Finding an effective and trustworthy financial advisor to help you invest your money can be a daunting task, made all the more stressful by the fact that most people are not aware of how to evaluate the expertise and integrity of the financial advisors they are meeting with. While a lot goes into deciding who to trust with your money, the following three factors can provide a lot of insight into whether an investment professional tasked with making decisions on your behalf is worth their salt.
1. Are you getting your investment advice from a licensed Portfolio Manager or a salesperson?
Most financial advisers, particularly those attached to banks, are little more than investment salespersons whose job it is to sell you one of the cookie-cutter portfolios provided by the bank. When you invest with such institutions you rarely have access to the licenced portfolio manager actually making the investment decisions with your money. You likely interact solely with a salesperson whose job it is to convince you to buy into these under-thought financial products. When you get your advice directly from a licensed Portfolio Manager you will be getting advice from a person who is trained and licensed to make investment decisions on behalf of their clients.
2. Is your financial advisor fully invested in the portfolio they are selling you?
Most financial advisors do not invest their own personal money in the same portfolios as their clients. Heard about the CEOs of social media and tech companies who say they would never give their kid an iPad? It’s the same situation here. It is all too common for financial advisors to ask clients to take risks that they are not willing to take with their own money.

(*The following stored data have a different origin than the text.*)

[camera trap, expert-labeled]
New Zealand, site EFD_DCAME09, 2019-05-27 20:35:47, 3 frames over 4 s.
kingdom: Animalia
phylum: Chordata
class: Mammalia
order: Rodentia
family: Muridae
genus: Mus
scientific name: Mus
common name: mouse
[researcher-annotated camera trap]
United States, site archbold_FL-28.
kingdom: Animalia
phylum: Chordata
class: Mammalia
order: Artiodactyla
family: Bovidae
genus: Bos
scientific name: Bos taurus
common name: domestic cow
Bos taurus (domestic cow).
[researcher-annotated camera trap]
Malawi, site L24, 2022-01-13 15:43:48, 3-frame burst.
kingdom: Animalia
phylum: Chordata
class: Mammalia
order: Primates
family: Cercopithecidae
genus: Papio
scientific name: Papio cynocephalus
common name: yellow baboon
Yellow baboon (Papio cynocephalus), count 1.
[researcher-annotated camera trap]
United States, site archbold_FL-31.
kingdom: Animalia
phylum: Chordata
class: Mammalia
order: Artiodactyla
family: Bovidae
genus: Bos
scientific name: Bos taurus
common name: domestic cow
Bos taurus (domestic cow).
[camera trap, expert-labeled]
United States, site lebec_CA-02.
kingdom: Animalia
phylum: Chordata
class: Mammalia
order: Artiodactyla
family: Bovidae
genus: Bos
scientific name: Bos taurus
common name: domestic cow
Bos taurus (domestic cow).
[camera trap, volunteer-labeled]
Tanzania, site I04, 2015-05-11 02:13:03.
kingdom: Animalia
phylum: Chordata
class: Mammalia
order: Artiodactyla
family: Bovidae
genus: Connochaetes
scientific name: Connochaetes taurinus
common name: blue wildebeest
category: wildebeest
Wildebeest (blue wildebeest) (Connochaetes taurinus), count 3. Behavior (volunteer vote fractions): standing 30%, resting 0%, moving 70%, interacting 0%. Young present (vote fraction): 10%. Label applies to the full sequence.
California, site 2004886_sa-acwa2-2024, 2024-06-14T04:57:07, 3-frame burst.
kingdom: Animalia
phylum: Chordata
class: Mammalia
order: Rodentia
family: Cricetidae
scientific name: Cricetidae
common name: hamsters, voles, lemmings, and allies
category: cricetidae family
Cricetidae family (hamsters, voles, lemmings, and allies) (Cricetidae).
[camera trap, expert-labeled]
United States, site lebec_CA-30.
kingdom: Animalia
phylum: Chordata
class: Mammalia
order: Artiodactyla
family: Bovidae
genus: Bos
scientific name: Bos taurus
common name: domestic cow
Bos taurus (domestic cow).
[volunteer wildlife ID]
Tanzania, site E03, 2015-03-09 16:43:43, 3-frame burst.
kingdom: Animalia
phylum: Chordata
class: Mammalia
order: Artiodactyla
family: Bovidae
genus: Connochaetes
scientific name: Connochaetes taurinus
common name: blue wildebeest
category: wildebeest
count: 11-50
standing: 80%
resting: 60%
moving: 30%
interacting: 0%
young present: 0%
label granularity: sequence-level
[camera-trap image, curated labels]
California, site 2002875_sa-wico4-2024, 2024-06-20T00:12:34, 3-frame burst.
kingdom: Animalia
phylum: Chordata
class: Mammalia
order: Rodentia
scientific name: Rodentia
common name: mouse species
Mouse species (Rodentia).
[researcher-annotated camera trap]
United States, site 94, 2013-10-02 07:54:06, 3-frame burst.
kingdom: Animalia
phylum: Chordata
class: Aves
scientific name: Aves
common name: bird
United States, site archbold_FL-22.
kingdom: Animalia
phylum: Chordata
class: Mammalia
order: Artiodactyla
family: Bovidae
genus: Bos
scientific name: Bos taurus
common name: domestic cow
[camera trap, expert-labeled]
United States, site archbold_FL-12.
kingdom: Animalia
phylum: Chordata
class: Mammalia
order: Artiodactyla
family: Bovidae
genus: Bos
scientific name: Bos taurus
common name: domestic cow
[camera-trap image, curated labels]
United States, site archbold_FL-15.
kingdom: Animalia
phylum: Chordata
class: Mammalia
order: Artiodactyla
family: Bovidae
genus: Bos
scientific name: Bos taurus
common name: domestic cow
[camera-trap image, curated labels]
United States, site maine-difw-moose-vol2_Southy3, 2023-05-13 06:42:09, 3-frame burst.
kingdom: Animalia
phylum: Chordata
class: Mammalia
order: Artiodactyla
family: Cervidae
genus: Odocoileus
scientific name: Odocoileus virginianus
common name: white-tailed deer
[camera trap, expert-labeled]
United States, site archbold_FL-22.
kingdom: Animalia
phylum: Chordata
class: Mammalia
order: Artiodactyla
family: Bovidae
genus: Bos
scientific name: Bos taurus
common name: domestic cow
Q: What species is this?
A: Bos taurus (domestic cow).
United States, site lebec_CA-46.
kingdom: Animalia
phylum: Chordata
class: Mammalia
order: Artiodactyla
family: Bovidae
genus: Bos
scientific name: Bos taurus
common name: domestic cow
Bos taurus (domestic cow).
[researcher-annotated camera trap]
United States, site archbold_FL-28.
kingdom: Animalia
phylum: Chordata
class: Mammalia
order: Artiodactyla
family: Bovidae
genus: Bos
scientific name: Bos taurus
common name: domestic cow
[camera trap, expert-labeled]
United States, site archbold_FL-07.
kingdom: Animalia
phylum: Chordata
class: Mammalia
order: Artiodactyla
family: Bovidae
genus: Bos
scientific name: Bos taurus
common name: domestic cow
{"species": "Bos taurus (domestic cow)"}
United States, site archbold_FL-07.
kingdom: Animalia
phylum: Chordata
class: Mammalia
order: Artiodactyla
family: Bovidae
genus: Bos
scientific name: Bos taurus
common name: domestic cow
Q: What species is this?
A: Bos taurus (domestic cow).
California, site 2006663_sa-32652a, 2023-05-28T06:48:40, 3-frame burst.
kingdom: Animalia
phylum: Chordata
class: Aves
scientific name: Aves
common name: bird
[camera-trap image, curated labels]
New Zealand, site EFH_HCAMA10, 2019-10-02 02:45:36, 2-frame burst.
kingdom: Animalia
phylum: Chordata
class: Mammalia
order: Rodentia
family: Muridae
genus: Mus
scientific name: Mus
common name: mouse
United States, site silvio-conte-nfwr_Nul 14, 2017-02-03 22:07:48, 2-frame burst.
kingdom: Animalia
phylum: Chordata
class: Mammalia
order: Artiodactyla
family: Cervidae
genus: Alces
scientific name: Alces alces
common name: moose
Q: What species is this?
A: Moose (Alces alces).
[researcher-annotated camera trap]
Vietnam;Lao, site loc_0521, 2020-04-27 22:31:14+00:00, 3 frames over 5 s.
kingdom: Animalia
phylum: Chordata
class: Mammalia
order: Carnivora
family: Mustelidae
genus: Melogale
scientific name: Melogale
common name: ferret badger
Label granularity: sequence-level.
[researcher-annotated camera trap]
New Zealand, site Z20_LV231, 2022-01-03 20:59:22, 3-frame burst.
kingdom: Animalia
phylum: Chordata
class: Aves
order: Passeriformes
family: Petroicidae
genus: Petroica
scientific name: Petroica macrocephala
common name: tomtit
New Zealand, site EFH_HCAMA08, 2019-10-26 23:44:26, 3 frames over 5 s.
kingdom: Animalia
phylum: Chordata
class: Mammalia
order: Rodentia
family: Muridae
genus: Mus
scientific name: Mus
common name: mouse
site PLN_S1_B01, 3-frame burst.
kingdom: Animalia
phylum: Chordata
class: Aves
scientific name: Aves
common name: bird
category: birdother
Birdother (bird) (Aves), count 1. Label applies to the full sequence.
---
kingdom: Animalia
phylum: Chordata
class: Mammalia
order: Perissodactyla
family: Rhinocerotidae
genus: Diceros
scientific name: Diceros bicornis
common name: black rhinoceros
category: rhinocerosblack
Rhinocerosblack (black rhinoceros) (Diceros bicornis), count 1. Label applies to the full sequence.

Don’t be afraid to ask a potential financial advisor how much of their own money they’ve placed in the portfolio they are trying to sell you. If the financial advisor invests in the same products as their clients, then chances are that you are in better hands.
3. Is your financial advisor selling you a cookie-cutter portfolio?
Financial advisors, especially those who work at large banks or large investment firms, are selling you one of many cookie-cutter portfolios created by their employers. Such advisers use risk questionnaires to sort clients into groups that will determine which boilerplate portfolio they will be assigned to. You need a Portfolio Manager who will tailor your portfolio to your objectives. A portfolio manager who can describe to you a well-thought out, specific approach for building the portfolio is going to be the one who acts in your best interests.
In long-term investing, the goal is always to grow capital steadily over time. Whether you are a risk-taker or highly conservative doesn’t change the fact that you want to retire well. Determining quality investments and using a proven buy/sell decision-making model is what makes that happen, not a risk tolerance questionnaire whose results may change if you happened to watch Wolf of Wall Street that past weekend. Asking your portfolio manager about their investing process will shed light on whether you will be paying for expert strategy or a one-size-fits-all product.
When being courted by financial advisors, remember: this is a long-term relationship you will be entering into. Do your research, ask questions, and know which questions to ask.